SET PROBLEM 1:
In the Form 8-K cover page below, what date is given as the date of the earliest event reported?
SET PROBLEM 2:
Continue the Form 8-K cover page from the point where it stops.

SECURITIES
AND EXCHANGE COMMISSION
Washington,
D.C. 20549
FORM
8-K
CURRENT
REPORT
Pursuant
to Section 13 or 15(d)
of
the Securities Exchange Act of 1934
Date
of Report (Date of earliest event reported): November 30,
2007
NEW
YORK MORTGAGE TRUST, INC.
(Exact
name of registrant as specified in its charter)
Maryland
|
001-32216
|
47-0934168
|
(State
or other jurisdiction of incorporation)
|
(Commission
File Number)
|
(IRS
Employer Identification No.)
|
1301
Avenue of the Americas
New
York, New York 10019
(Address
and zip code of
principal
executive offices)
Registrant’s
telephone number, including area code: (212)
634-9400
Check
the
appropriate box below if the Form 8-K filing is intended to simultaneously
satisfy the filing obligation of the registrant under any of the following
provisions:
o Written
communications pursuant to Rule 425 under the Securities Act (17 CFR
230.425)
o Soliciting
material pursuant to Rule 14a-12 under the Exchange Act (17 CFR
240.14a-12)

RECORDED DATA:

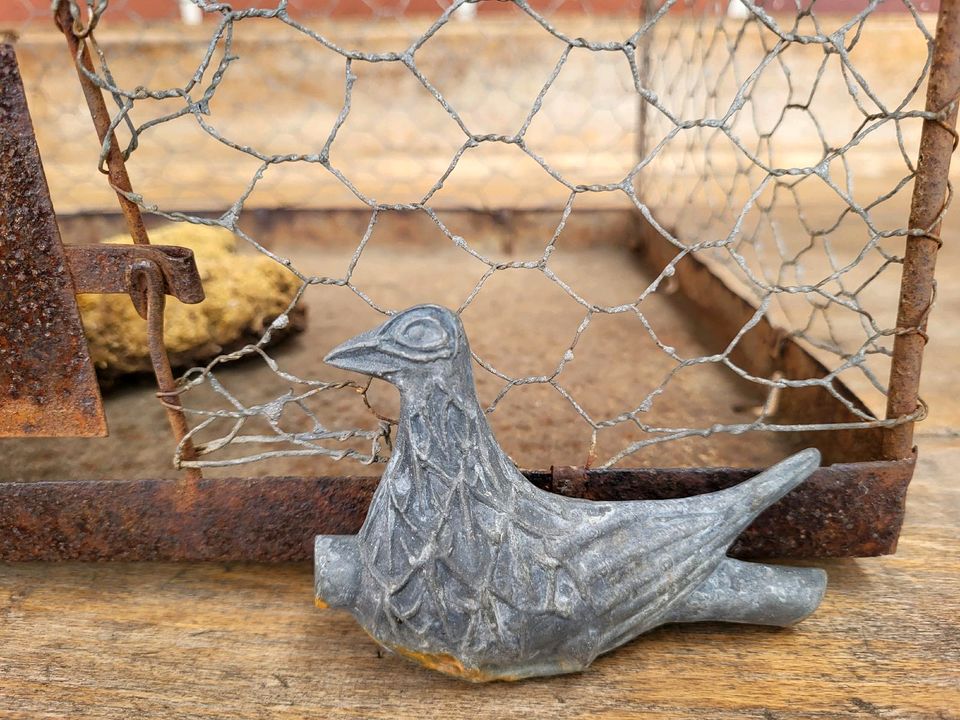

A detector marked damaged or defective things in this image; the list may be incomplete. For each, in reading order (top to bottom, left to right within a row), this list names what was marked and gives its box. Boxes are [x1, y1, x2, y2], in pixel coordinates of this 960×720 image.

WRITTEN RESPONSE 1:
November 30, 2007

WRITTEN RESPONSE 2:
o Pre-commencement
communications pursuant to Rule 14d-2(b) under the Exchange Act (17 CFR
240.14d-2(b))
o Pre-commencement
communications pursuant to Rule 13e-4(c) under the Exchange Act (17 CFR
240.13e-4(c))
Item
1.01. |
Entry
Into a Material Definitive
Agreement.
|
On
November 30, 2007, New York Mortgage Trust, Inc. (the “Company”) entered into a
purchase agreement (the “Purchase Agreement”) with JMP Group Inc. (NYSE: JMP)
and certain of its affiliates (collectively, the “Investors”) providing for the
sale by the Company to the Investors of 1,000,000 shares of the Company’s Series
A Cumulative Redeemable Convertible Preferred Stock, $0.01 par value per share,
(the “Preferred Stock”) for an aggregate purchase price of $20,000,000.
The
shares of Preferred Stock (a) are convertible into shares of the Company’s
common stock at any time at the option of the holder at a conversion price
of
$4.00 per share of common stock, representing a conversion rate of five shares
of common stock for every share of Preferred Stock; (b) have a maturity date
of
December 31, 2010, after which time the shares will be redeemed by the Company
at the liquidation preference; (c) are entitled to receive a cash dividend
at an
annual rate of 10.0%, payable quarterly, subject to increase to the extent
any
future common stock dividends of the Company exceed $0.10 per quarter; (d)
will
have a liquidation preference of $20.00 per share plus an amount equal to all
accumulated, accrued and unpaid dividends (whether or not earned or declared)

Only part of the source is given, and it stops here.